We wish them all the best with that.

Away from work, Nikhil loves photography, football, and spending time with friends and family.

”Having a solid base here in Nairobi now, it’s the little things like taking Aari’ to school, or playing with Aani’ when I get home that makes it all worth it. With the amount I used to travel, the kids used to think of me as Skype, because that’s how we’d stay in touch. I used to miss out on a lot including birthdays & fathers day, but as we scale and bring in more team members, I’m not missing as many important things now! ”

I press him for details of how he spent his Valentine’s, relishing his slight squirm. You can tell from his body language, as well as the colorful ‘Dad’ cup that sticks out in his utilitarian office, that his family is his soft spot.

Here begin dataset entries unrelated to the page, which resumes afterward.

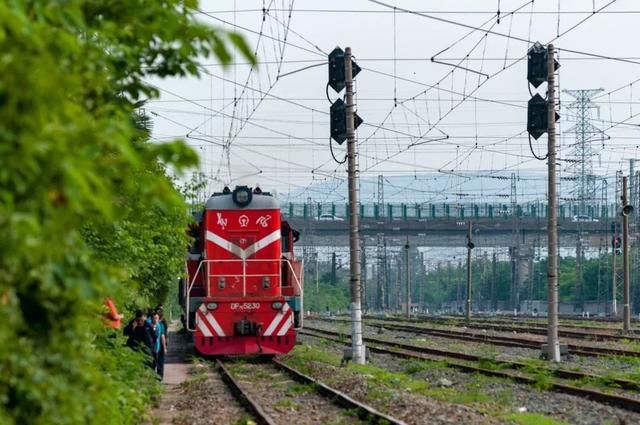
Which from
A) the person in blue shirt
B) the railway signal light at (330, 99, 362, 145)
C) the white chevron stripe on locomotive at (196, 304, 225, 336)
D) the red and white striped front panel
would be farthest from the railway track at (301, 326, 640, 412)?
the person in blue shirt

” I spent the day having a champagne brunch picnic at the National Park with my girls and friends.” Laughing, he adds, ” The little ones had orange juice!”

Nikhil is a dapper man, and I ask him about his meticulously put together look.

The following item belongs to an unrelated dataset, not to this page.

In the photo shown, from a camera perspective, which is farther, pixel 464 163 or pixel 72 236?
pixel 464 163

” I support local fashion and fashion startups. My favourite Kenyan designer for bespoke suits is Dambala Sabaquo’s Ally Rashid. My shirts are custom made by Jackie’s Tailors in Bangkok who’s been my go to guy since 2006.”

His shoes are from Del Toro, a Miami fashion startup he has been supporting from the very beginning, to the stars they are now. He’s cheekily slid actual copper pennies in the vamp of his dark brown leather penny loafers!

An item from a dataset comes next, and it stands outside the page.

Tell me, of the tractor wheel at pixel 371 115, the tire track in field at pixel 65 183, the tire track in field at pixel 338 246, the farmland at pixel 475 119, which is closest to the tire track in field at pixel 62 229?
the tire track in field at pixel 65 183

His bag, a beautifully put together custom leather & kitenge piece, is by Kenyan brand Suave, who uses a mix of upcycled second hand clothes and new materials.

”I believe that dressing well is very important. You must pay attention to how you present yourself.”

As we wrap up, I ask him what he’d like to do in the next life.

”That’s a bit morbid, isn’t it?” he asks. I agree, but I still want to know.

”I think I’ll focus on this life first!” he says, laughing, ”There’s still a lot I’d like to do!”